* **THE RECORDS**

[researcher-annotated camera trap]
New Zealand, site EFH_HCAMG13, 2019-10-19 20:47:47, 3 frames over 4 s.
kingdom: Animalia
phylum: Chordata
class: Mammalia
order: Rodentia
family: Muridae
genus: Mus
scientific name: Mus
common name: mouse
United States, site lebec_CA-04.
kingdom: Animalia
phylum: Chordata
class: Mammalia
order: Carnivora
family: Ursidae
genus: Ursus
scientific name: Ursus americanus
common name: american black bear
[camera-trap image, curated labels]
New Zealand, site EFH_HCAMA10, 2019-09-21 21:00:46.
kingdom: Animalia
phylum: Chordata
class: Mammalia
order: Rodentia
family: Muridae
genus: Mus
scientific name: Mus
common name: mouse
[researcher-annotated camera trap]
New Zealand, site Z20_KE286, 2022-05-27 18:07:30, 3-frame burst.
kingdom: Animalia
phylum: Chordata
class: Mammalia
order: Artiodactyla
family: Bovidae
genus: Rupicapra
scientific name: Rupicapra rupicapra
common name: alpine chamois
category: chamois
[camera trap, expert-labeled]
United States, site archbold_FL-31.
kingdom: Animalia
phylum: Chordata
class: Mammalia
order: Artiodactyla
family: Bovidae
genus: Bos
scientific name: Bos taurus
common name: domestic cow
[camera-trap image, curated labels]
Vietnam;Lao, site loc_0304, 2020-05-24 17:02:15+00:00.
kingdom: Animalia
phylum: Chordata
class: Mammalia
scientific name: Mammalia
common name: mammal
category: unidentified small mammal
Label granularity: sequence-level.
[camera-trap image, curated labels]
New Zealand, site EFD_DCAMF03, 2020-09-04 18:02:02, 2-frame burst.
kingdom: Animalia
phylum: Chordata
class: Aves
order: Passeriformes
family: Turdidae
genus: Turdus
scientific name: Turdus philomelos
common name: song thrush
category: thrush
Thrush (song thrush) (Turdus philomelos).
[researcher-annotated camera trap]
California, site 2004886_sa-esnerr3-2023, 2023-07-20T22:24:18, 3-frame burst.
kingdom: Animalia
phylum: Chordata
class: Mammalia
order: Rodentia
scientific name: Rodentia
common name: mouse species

* **WHAT YOU HAVE TO DO**
Copy out the full listing above. Keep every word as it is.

* **SOLUTION FOR THIS PROBLEM**
[researcher-annotated camera trap]
New Zealand, site EFH_HCAMG13, 2019-10-19 20:47:47, 3 frames over 4 s.
kingdom: Animalia
phylum: Chordata
class: Mammalia
order: Rodentia
family: Muridae
genus: Mus
scientific name: Mus
common name: mouse
United States, site lebec_CA-04.
kingdom: Animalia
phylum: Chordata
class: Mammalia
order: Carnivora
family: Ursidae
genus: Ursus
scientific name: Ursus americanus
common name: american black bear
[camera-trap image, curated labels]
New Zealand, site EFH_HCAMA10, 2019-09-21 21:00:46.
kingdom: Animalia
phylum: Chordata
class: Mammalia
order: Rodentia
family: Muridae
genus: Mus
scientific name: Mus
common name: mouse
[researcher-annotated camera trap]
New Zealand, site Z20_KE286, 2022-05-27 18:07:30, 3-frame burst.
kingdom: Animalia
phylum: Chordata
class: Mammalia
order: Artiodactyla
family: Bovidae
genus: Rupicapra
scientific name: Rupicapra rupicapra
common name: alpine chamois
category: chamois
[camera trap, expert-labeled]
United States, site archbold_FL-31.
kingdom: Animalia
phylum: Chordata
class: Mammalia
order: Artiodactyla
family: Bovidae
genus: Bos
scientific name: Bos taurus
common name: domestic cow
[camera-trap image, curated labels]
Vietnam;Lao, site loc_0304, 2020-05-24 17:02:15+00:00.
kingdom: Animalia
phylum: Chordata
class: Mammalia
scientific name: Mammalia
common name: mammal
category: unidentified small mammal
Label granularity: sequence-level.
[camera-trap image, curated labels]
New Zealand, site EFD_DCAMF03, 2020-09-04 18:02:02, 2-frame burst.
kingdom: Animalia
phylum: Chordata
class: Aves
order: Passeriformes
family: Turdidae
genus: Turdus
scientific name: Turdus philomelos
common name: song thrush
category: thrush
Thrush (song thrush) (Turdus philomelos).
[researcher-annotated camera trap]
California, site 2004886_sa-esnerr3-2023, 2023-07-20T22:24:18, 3-frame burst.
kingdom: Animalia
phylum: Chordata
class: Mammalia
order: Rodentia
scientific name: Rodentia
common name: mouse species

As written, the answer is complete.